- _Quoted text_:

My home lab has been getting a bit long in the tooth recently. These days I work mostly with container platforms and Infrastructure as Code but those are mostly put to work inside the opaque walls of public cloud providers and not on bare metal (I.E. my own physical or virtual servers).
When it comes to container platforms, Kubernetes is the one I spend most of my time with. Running anything on bare metal is a good way to gain a better understanding of how it’s various components actually work and usually presents some unique challenges regarding networking and high availability that are pretty fun to solve when there is no cloud provider to do the heavy lifting for you. Kubernetes has proven to have a few of these challenges.
I’m not going to dive in to the basic ins and outs of what Kubernetes actually is and what it’s core components do, those topics have been covered exhaustively by everyone else and it would make these articles impossibly long. I want to stick to the build but I’ll provide links where relevant.
The full code for this post can be found in GitHub here.
What and Why?
I’ve come across dozens of articles that discuss this same topic while working on my builds and as best I can tell they’re mostly all copying from each other, very unhelpful. They often don’t well explain things outside of parroting what the Kubernetes components are, provide an insight in to why things work or offer solutions to the various networking and high availability challenges that working outside of the cloud presents.
My aim in this project is to deploy a Kubernetes cluster which:
- Runs on virtual servers running on my existing VMware ESXi Host (for as little as possible)
- Is deployed and configured with as much automation as possible (or as much as is useful)
- Provides a platform to run several apps at once full time and have space to run several more
- Can use a local NFS server to manage persistent volumes
- Is highly available and stays up in the event that a VM crashes or needs to be rebooted
- Can run for the long term but doesn’t become a complete nightmare to manage
Roughly, that should look something like:
Looks simple on paper, how hard could it be?
Building the nodes is a straightforward process in VMware but specification and how we juggle virtual hardware resources is important. With the method we’re going to employ, which will ensure that we can stay highly available and load balance services, we should have at least three Control Plane Nodes to make up the Control Plane and at least three Worker Nodes to make up the Data Plane.
We’re going to allocate our resources as below:
|VM Name||vCPUs||RAM (GB)|
Whilst Kubernetes does not enforce a memory requirement, kubeadm (the tool which we’ll using to bootstrap Kubernetes) does by default enforce a minimum of 2GB. To that end, our Control Plane nodes are going to get 2GB each and our Workers are going to get 4GB each.

[Spatial reasoning question data]
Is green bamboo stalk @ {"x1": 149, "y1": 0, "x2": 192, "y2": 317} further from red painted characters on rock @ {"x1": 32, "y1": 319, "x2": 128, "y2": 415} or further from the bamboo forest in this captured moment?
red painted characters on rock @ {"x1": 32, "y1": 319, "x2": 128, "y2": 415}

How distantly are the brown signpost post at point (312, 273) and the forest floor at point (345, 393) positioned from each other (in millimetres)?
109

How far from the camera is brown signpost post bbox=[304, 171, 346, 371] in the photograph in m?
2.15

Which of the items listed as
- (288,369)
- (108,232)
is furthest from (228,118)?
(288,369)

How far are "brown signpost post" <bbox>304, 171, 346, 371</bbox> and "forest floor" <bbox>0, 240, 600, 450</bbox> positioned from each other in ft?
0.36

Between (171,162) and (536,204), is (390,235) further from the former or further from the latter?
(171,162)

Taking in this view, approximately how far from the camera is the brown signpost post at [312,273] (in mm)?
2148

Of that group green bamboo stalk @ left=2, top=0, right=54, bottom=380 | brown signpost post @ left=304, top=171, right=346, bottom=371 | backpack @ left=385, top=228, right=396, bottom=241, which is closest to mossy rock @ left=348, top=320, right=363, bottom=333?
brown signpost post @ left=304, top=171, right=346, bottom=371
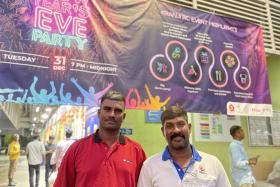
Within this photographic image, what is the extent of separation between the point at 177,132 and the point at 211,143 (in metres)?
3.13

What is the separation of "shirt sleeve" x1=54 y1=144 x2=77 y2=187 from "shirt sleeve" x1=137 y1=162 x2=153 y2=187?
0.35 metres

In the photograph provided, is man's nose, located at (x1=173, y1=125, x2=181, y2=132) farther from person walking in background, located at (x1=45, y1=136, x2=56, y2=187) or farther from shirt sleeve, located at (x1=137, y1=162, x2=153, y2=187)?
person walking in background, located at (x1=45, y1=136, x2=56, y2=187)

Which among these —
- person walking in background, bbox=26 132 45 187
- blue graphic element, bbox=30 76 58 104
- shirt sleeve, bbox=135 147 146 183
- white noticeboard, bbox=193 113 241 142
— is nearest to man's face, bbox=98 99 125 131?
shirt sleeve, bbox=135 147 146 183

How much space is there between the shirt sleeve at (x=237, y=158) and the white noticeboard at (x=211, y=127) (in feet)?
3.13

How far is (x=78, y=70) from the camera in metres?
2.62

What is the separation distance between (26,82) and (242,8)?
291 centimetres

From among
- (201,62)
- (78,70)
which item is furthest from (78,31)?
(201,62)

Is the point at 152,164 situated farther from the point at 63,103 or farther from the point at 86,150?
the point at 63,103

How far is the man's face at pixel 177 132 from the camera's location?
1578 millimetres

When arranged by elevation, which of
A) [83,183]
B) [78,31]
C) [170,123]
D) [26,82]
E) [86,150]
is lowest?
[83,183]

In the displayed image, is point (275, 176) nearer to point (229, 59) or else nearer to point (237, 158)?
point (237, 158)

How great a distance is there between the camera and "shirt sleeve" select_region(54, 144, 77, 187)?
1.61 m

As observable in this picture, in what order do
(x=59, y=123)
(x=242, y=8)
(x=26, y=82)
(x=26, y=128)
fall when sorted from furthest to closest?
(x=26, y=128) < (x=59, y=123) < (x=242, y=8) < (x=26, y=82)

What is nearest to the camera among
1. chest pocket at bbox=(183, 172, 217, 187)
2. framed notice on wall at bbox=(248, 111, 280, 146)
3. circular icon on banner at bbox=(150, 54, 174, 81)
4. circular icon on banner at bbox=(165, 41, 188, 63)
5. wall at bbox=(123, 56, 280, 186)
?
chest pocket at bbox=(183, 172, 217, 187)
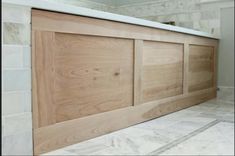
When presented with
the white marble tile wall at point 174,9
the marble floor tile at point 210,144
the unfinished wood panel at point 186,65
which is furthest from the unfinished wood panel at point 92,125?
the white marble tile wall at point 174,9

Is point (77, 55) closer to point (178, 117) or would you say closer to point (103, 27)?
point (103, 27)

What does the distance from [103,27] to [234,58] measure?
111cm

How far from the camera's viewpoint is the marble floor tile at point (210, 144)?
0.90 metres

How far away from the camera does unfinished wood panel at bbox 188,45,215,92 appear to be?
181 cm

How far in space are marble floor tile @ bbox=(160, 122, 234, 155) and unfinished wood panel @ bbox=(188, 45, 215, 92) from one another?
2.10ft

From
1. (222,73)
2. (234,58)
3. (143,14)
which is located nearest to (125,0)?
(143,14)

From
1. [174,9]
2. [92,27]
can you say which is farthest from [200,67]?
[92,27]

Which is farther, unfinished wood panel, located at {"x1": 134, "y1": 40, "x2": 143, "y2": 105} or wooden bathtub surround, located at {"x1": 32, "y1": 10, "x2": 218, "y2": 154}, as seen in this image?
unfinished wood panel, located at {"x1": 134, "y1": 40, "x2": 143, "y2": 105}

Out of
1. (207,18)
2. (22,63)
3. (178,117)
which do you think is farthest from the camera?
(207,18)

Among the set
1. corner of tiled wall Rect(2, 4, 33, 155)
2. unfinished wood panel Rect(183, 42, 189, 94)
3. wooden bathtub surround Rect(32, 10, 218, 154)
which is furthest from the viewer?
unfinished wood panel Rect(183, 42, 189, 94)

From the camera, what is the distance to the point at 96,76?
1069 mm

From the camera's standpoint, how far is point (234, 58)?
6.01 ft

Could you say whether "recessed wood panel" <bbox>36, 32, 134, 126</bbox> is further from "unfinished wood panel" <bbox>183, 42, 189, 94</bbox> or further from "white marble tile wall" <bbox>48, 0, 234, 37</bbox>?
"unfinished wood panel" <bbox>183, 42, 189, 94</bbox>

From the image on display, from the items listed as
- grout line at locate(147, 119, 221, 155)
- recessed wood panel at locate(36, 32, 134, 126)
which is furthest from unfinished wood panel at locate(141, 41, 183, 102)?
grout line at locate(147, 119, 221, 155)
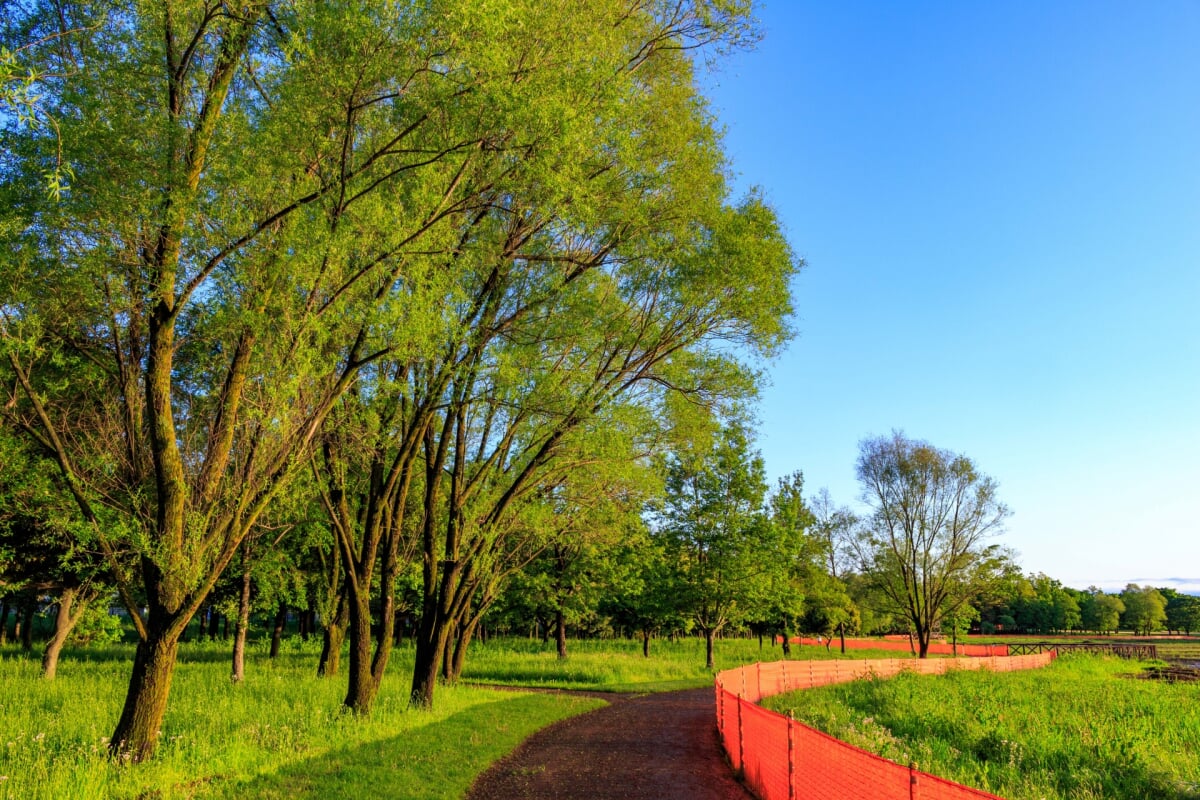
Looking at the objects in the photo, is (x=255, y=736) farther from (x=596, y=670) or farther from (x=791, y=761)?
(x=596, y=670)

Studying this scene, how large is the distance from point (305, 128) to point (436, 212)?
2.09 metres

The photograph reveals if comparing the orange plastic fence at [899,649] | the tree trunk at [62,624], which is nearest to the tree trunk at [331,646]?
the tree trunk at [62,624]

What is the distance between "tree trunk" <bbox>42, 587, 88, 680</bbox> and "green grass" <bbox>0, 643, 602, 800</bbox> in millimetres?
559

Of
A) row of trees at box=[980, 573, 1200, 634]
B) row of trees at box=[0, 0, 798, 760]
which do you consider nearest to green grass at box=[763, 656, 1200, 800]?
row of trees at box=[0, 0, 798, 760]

...

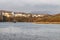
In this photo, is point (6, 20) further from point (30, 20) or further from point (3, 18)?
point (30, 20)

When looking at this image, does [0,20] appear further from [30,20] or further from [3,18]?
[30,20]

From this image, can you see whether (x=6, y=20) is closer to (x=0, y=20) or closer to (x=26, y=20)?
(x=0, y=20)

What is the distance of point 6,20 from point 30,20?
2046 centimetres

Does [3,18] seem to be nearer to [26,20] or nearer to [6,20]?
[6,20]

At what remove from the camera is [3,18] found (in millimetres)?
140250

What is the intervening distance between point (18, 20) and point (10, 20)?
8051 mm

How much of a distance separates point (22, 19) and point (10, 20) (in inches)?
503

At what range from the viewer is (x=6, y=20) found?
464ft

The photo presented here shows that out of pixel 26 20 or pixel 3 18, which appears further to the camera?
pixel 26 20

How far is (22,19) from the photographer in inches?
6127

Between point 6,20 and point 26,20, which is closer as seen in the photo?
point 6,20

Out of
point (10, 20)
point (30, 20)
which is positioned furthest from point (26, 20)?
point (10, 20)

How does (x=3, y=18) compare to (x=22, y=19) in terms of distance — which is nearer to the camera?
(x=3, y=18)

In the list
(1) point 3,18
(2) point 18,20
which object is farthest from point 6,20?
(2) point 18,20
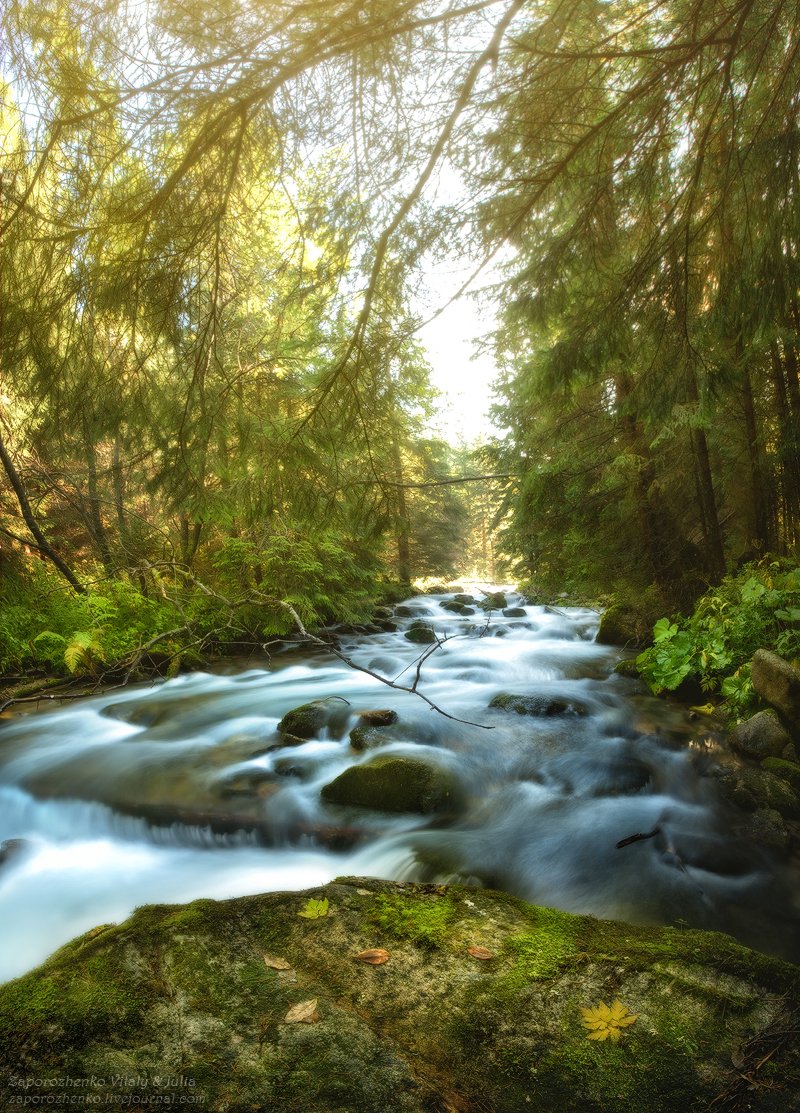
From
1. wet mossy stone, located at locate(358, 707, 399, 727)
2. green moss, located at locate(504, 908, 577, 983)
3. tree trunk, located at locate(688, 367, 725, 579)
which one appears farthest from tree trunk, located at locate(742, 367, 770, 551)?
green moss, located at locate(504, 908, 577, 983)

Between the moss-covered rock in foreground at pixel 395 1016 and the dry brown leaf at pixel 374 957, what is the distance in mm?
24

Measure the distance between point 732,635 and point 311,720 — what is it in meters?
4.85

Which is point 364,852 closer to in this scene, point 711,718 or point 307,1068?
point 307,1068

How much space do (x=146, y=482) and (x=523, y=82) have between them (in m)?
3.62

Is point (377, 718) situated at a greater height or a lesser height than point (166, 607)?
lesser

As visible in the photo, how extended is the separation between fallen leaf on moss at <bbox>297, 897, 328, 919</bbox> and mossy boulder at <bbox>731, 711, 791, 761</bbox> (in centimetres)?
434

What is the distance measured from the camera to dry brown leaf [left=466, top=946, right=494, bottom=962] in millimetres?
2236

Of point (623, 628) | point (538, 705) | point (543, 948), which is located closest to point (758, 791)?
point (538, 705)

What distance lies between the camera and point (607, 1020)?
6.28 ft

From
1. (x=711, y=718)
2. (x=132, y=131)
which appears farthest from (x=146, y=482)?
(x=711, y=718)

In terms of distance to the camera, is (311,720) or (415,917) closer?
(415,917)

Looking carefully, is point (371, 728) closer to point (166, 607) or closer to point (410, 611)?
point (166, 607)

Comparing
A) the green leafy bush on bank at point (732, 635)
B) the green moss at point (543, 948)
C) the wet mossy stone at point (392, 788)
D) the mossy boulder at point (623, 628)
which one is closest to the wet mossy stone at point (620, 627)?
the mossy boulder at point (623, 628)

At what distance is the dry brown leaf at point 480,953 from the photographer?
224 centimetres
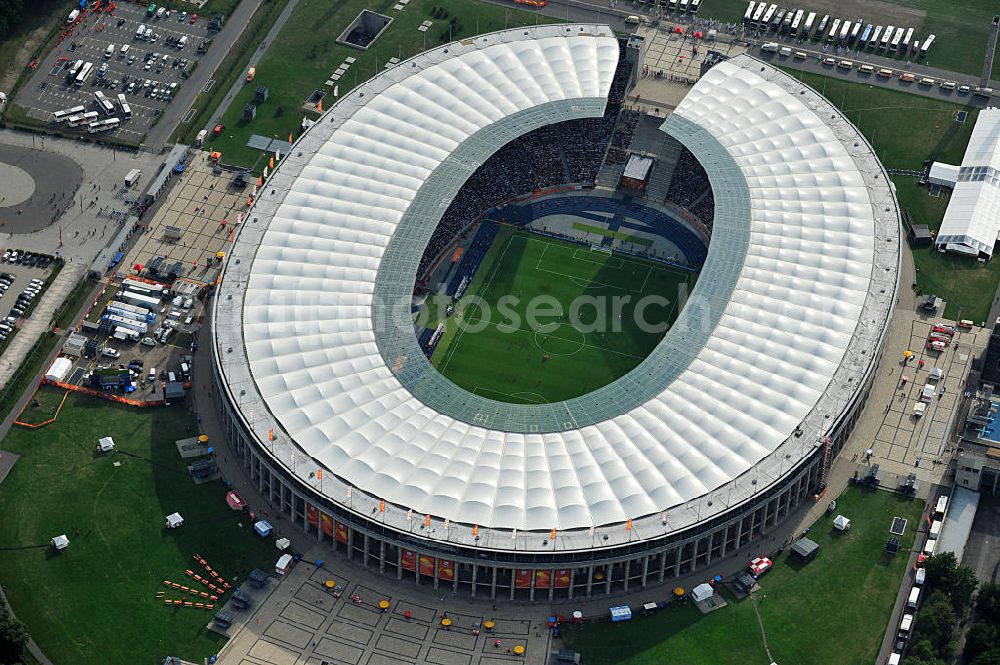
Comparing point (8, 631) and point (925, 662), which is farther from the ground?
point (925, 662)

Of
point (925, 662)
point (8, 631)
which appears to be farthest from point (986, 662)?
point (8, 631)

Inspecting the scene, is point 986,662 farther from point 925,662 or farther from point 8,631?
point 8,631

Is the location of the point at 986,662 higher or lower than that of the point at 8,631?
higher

- _Short problem 1_:
Using the Kubernetes build article, answer each question briefly.
(a) On what existing host are the cluster's virtual servers meant to run?
(b) At least how many Control Plane Nodes should the cluster have?
(c) How much RAM does each Worker node get?
- _Short problem 2_:
Say whether each statement agrees with the Kubernetes build article, and quote the words that decide it.
(a) The author intends to explain Kubernetes' core components in detail.
(b) The cluster should be able to manage persistent volumes through a local NFS server.
(c) Kubernetes itself enforces a memory requirement.

- _Complete output 1_:
(a) On the existing VMware ESXi Host.
(b) At least three.
(c) 4GB each.

- _Complete output 2_:
(a) No: "I’m not going to dive in to the basic ins and outs of what Kubernetes actually is and what it’s core components do"
(b) Yes: "Can use a local NFS server to manage persistent volumes"
(c) No: "Whilst Kubernetes does not enforce a memory requirement"